After a 31-year career with the FBI that began as a rookie agent in Seattle and ended at the number two spot at headquarters, Robert M. "Bear" Bryant reluctantly bid the bureau farewell yesterday for a new job fighting fraud as head of an insurance industry trade group.
The 56-year-old Bryant, widely respected in the law enforcement community, fulfilled a boyhood dream by joining the FBI, and he successfully oversaw major cases, including the Aldrich Ames spy case, and the peaceful resolution of the Montana Freemen standoff several years ago. While he also presided over the development of the FBI's new strategic plan and a reorganization that puts more emphasis on national security and counterintelligence, Bryant is admired most for his commitment to the bureau's law enforcement mission and its people.
"My heart and soul is in this outfit," Bryant said in a recent interview.
On Monday night, Bryant was feted at the Willard Hotel at a farewell dinner replete with honors and accolades. Those gathered to pay homage--and poke a bit of fun--included Attorney General Janet Reno, CIA Director George J. Tenet, Deputy Defense Secretary John J. Hamre and FBI Director Louis J. Freeh. One by one, they heralded "the Bear's" strength of character, devotion and integrity.
"He always asked, 'What's the right thing to do for the country?' Not, 'What was the right thing to do for the FBI?' " Tenet said. "I really love this guy."
Freeh said he was privileged to have Bryant serve as his deputy and will miss the blue note cards filled with ideas that Bryant sent his way daily.
"No one could have a better friend or a better partner," Freeh said.
Freeh said Bryant's dedication to the bureau, and his family's sacrifices as well, were reflected in the Bryants' nine moves in 20 years, so he could take new posts. While the FBI director said Bryant had confided in him recently that he had let go of the bureau emotionally, Freeh said he would not return the favor.
"You let the FBI go last week. The FBI will not let you go," Freeh said.
Reno said she learned most about Bryant when she went to his home for Christmas a few years ago and discovered that he had managed to be an excellent husband and father while logging long and unpredictable hours in law enforcement. While acknowledging that they often disagreed on issues, Reno said that she and Bryant nevertheless always debated matters with a sense of mutual respect.
"I think he is one of the great people in law enforcement," Reno said in an interview. He tells it like it is. He is smart, he is fair, he is determined and he just doesn't give up. The greatness of this bureau is that it attracts people like Bob Bryant who stay with it."
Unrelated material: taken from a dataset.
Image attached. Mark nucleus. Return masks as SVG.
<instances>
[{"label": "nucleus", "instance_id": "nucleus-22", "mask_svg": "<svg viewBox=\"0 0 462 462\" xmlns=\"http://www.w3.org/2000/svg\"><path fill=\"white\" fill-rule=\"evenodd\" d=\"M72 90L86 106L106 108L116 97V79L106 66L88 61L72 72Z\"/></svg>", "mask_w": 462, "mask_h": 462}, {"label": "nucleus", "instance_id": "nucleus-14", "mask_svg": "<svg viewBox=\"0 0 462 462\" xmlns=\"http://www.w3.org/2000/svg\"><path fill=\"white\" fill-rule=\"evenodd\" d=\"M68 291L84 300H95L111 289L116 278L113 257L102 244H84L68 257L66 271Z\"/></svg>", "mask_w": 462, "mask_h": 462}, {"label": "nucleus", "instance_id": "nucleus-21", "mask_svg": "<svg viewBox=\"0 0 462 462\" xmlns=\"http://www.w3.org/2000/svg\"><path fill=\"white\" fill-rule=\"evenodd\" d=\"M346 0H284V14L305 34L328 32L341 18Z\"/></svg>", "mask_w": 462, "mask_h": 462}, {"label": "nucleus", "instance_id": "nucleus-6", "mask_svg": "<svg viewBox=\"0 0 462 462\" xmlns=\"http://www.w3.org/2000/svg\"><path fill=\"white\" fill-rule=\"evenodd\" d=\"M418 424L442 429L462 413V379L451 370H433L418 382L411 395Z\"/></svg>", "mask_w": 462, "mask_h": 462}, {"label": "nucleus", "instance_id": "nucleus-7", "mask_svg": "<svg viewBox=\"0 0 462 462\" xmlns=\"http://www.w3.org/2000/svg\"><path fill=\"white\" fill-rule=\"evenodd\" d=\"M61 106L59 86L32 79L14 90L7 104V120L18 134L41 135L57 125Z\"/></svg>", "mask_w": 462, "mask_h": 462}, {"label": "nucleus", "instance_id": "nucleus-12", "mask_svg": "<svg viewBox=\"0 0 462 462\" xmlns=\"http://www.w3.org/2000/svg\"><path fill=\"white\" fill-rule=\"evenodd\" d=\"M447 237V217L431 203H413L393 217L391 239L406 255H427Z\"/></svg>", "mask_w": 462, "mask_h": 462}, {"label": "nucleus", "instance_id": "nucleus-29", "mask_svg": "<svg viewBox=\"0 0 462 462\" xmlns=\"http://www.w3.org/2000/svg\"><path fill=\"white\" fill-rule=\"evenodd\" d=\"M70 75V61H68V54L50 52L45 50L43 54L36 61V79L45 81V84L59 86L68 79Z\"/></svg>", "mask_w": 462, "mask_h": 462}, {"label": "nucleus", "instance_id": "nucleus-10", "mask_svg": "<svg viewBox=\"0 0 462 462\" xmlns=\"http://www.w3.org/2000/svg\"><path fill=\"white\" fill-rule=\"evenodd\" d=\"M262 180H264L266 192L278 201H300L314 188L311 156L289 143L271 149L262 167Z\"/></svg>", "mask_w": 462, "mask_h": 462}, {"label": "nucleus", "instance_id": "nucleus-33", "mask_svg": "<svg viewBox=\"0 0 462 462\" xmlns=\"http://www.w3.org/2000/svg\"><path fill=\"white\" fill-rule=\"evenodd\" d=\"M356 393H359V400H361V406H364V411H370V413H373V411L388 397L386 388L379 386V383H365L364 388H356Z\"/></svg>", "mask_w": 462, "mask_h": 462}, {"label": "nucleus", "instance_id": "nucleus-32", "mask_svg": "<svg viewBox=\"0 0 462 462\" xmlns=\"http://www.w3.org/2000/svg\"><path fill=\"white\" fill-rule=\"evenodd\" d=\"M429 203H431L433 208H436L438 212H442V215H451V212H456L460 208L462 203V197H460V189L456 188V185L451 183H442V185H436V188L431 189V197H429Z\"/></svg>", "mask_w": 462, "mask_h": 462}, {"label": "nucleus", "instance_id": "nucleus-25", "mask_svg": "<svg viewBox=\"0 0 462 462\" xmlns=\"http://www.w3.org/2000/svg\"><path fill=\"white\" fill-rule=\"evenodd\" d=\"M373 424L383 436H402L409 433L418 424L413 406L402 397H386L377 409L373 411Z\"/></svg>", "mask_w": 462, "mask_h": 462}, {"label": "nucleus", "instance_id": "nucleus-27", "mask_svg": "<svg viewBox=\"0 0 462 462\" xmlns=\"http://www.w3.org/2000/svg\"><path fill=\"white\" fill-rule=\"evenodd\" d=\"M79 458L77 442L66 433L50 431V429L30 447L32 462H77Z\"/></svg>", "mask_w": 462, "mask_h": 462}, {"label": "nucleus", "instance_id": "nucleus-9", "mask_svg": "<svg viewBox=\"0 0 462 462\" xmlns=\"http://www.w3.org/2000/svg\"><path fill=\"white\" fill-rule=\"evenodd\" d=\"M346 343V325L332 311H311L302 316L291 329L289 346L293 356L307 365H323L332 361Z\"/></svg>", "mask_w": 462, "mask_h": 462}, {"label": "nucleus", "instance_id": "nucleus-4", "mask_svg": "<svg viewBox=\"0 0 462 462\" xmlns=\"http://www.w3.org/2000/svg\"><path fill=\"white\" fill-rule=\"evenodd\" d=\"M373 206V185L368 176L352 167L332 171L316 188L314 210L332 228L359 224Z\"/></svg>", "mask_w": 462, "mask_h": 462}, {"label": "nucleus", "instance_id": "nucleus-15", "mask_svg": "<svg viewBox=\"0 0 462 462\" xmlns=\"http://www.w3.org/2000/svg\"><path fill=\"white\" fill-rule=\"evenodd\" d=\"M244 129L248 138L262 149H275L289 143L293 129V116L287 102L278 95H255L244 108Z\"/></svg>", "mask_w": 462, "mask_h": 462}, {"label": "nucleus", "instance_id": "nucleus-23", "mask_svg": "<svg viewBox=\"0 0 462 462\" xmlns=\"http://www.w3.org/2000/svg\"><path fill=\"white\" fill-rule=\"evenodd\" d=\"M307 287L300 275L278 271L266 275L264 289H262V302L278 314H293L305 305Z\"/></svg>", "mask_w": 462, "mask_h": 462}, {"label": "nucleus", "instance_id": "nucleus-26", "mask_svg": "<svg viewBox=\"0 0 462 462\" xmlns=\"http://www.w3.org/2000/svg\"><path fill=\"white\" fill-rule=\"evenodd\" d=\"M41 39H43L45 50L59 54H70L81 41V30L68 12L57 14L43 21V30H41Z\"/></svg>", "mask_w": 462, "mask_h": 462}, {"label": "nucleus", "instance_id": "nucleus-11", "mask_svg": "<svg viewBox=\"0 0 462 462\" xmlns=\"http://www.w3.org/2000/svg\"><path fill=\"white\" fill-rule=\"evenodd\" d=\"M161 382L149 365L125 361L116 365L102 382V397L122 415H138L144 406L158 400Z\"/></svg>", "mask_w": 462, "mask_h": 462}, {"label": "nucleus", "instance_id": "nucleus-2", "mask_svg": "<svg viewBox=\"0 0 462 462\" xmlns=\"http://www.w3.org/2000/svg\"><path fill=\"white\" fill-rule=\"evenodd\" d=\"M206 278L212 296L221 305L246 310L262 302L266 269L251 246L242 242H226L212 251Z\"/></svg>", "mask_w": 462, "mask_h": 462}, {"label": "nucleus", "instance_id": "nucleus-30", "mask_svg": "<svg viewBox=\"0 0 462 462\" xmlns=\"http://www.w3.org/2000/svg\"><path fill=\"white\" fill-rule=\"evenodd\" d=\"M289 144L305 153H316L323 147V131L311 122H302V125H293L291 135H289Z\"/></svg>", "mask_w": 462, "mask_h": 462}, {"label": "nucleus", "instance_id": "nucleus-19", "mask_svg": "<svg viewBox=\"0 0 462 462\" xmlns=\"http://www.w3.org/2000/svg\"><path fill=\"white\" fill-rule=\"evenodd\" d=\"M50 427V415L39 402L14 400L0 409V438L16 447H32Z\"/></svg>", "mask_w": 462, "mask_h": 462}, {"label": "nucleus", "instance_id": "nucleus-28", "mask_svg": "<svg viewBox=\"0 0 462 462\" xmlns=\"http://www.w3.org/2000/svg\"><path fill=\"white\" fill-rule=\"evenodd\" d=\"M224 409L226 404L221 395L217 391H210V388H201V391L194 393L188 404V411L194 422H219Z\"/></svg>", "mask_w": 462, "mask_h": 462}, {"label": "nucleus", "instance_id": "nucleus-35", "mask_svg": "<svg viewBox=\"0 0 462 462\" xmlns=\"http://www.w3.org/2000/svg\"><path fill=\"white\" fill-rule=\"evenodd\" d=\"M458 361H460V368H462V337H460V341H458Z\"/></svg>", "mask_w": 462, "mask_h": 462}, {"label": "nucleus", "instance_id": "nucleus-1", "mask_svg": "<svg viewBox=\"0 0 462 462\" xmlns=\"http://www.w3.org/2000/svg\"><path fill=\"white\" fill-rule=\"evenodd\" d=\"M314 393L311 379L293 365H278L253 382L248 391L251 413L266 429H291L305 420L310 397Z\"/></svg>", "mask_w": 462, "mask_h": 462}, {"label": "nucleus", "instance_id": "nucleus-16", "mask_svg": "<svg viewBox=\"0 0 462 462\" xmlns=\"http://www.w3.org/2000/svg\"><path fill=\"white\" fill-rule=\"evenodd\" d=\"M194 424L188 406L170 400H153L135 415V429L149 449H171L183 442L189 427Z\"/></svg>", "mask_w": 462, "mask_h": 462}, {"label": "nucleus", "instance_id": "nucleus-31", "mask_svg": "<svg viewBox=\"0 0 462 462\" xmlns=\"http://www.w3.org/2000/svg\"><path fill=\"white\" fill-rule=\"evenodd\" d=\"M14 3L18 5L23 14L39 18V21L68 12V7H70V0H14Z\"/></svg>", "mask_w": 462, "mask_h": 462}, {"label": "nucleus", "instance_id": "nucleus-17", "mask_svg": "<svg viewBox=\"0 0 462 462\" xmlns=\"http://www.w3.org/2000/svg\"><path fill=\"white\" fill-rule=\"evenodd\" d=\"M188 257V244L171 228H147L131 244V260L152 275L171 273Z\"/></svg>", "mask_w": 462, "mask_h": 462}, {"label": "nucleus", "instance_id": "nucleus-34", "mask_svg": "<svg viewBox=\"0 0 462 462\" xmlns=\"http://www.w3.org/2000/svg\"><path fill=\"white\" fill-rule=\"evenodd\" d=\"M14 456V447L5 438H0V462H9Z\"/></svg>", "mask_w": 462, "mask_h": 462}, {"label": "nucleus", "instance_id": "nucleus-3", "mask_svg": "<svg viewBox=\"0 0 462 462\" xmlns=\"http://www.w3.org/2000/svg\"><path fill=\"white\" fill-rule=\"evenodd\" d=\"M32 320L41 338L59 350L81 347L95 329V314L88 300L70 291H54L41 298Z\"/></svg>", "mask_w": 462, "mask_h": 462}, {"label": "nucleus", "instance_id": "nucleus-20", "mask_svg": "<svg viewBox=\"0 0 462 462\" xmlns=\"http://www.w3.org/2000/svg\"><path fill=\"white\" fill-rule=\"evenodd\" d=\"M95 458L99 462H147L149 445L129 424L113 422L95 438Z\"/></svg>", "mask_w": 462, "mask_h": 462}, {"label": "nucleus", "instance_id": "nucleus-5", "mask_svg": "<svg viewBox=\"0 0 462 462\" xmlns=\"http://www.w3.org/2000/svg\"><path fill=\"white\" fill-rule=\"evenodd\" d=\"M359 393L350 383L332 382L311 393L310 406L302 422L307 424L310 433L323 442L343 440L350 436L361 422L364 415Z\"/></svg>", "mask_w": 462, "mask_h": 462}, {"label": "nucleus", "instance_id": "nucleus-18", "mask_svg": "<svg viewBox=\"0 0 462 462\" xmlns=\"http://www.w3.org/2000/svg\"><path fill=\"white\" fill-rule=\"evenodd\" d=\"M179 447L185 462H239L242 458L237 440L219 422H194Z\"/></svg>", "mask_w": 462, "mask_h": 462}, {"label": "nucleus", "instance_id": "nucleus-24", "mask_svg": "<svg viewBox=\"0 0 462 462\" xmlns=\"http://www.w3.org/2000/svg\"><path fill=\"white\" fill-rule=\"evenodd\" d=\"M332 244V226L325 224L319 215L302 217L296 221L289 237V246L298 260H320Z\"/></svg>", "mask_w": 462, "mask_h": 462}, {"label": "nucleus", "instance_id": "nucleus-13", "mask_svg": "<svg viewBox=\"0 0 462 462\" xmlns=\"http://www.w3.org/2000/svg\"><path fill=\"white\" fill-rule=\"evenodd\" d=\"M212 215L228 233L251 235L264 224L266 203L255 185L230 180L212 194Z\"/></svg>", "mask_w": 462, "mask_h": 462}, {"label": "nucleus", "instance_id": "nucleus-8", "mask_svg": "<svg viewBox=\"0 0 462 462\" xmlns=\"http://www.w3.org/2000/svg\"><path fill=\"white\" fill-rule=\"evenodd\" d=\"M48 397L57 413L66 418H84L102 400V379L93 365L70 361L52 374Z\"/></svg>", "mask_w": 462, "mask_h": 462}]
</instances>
Yesterday, sitting with a throng of reporters in the deputy's conference room, Bryant said his proudest achievements were the successful investigation and prosecution of the Ames spy case, and the creation of the "Safe Streets Program," a partnership with local authorities that began in the District and has led to 172 anti-crime task forces across the country.
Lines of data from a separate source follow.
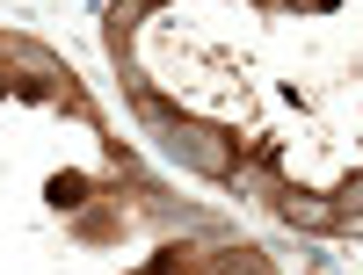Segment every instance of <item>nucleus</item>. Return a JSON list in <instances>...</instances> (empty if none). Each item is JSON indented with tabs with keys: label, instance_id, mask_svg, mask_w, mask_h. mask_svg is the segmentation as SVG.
Masks as SVG:
<instances>
[{
	"label": "nucleus",
	"instance_id": "1",
	"mask_svg": "<svg viewBox=\"0 0 363 275\" xmlns=\"http://www.w3.org/2000/svg\"><path fill=\"white\" fill-rule=\"evenodd\" d=\"M51 196H58V203H80V196H87V181H80V174H66V181H51Z\"/></svg>",
	"mask_w": 363,
	"mask_h": 275
}]
</instances>
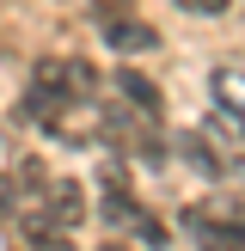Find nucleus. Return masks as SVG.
I'll list each match as a JSON object with an SVG mask.
<instances>
[{
    "label": "nucleus",
    "instance_id": "obj_1",
    "mask_svg": "<svg viewBox=\"0 0 245 251\" xmlns=\"http://www.w3.org/2000/svg\"><path fill=\"white\" fill-rule=\"evenodd\" d=\"M184 153H190V166L202 172V178L239 184L245 178V123L233 117V110H208V117L184 135Z\"/></svg>",
    "mask_w": 245,
    "mask_h": 251
},
{
    "label": "nucleus",
    "instance_id": "obj_2",
    "mask_svg": "<svg viewBox=\"0 0 245 251\" xmlns=\"http://www.w3.org/2000/svg\"><path fill=\"white\" fill-rule=\"evenodd\" d=\"M184 233L202 251H245V202L239 196H208L184 208Z\"/></svg>",
    "mask_w": 245,
    "mask_h": 251
},
{
    "label": "nucleus",
    "instance_id": "obj_3",
    "mask_svg": "<svg viewBox=\"0 0 245 251\" xmlns=\"http://www.w3.org/2000/svg\"><path fill=\"white\" fill-rule=\"evenodd\" d=\"M104 221L122 227V233H135L141 245H166V227L129 196V178H122V172H104Z\"/></svg>",
    "mask_w": 245,
    "mask_h": 251
},
{
    "label": "nucleus",
    "instance_id": "obj_4",
    "mask_svg": "<svg viewBox=\"0 0 245 251\" xmlns=\"http://www.w3.org/2000/svg\"><path fill=\"white\" fill-rule=\"evenodd\" d=\"M98 25H104V43L117 49V55H147V49H159V31L141 19H129V6L117 12V0H98Z\"/></svg>",
    "mask_w": 245,
    "mask_h": 251
},
{
    "label": "nucleus",
    "instance_id": "obj_5",
    "mask_svg": "<svg viewBox=\"0 0 245 251\" xmlns=\"http://www.w3.org/2000/svg\"><path fill=\"white\" fill-rule=\"evenodd\" d=\"M117 98L135 110V117H159V86L147 80V74H135V68L117 74Z\"/></svg>",
    "mask_w": 245,
    "mask_h": 251
},
{
    "label": "nucleus",
    "instance_id": "obj_6",
    "mask_svg": "<svg viewBox=\"0 0 245 251\" xmlns=\"http://www.w3.org/2000/svg\"><path fill=\"white\" fill-rule=\"evenodd\" d=\"M208 92H215V110H233L239 117L245 110V74L239 68H215L208 74Z\"/></svg>",
    "mask_w": 245,
    "mask_h": 251
},
{
    "label": "nucleus",
    "instance_id": "obj_7",
    "mask_svg": "<svg viewBox=\"0 0 245 251\" xmlns=\"http://www.w3.org/2000/svg\"><path fill=\"white\" fill-rule=\"evenodd\" d=\"M31 251H74V233H55V227H31Z\"/></svg>",
    "mask_w": 245,
    "mask_h": 251
},
{
    "label": "nucleus",
    "instance_id": "obj_8",
    "mask_svg": "<svg viewBox=\"0 0 245 251\" xmlns=\"http://www.w3.org/2000/svg\"><path fill=\"white\" fill-rule=\"evenodd\" d=\"M184 12H202V19H215V12H227V0H178Z\"/></svg>",
    "mask_w": 245,
    "mask_h": 251
},
{
    "label": "nucleus",
    "instance_id": "obj_9",
    "mask_svg": "<svg viewBox=\"0 0 245 251\" xmlns=\"http://www.w3.org/2000/svg\"><path fill=\"white\" fill-rule=\"evenodd\" d=\"M98 251H129V245H117V239H110V245H98Z\"/></svg>",
    "mask_w": 245,
    "mask_h": 251
},
{
    "label": "nucleus",
    "instance_id": "obj_10",
    "mask_svg": "<svg viewBox=\"0 0 245 251\" xmlns=\"http://www.w3.org/2000/svg\"><path fill=\"white\" fill-rule=\"evenodd\" d=\"M239 123H245V110H239Z\"/></svg>",
    "mask_w": 245,
    "mask_h": 251
}]
</instances>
Bryant, who sleeps only three to four hours a night, recalled the hectic summer of 1996, when, as head of the national security division, he found himself simultaneously dealing with the Khobar Towers bombing, the crash of TWA Flight 800, the Olympics and the Centennial Park bombing case. On one summer day alone, he said he received 46 phone calls at home just on terrorism.
"That was the summer from hell for me," he said.
Asked what problems he was leaving behind, Bryant said the FBI has a long way to go to catch up on technology and said the bureau remains an institution that sometimes makes mistakes in its handling of investigations and must do better to correct them.
"We are not expected to make mistakes. We do, though," he said.
Finally, as he prepared to leave the FBI yesterday, Bryant described how hard it was for him to leave friends behind and how he felt about his work over more than three decades.
"You work for the FBI, it's not for the money," Bryant said. "It's a calling. You do this because it's a passion. I'm afraid they'll have a war and not invite me."
CAPTION: FBI Deputy Director Robert M. "Bear" Bryant closed a 31-year career with the bureau to head an insurance industry trade group.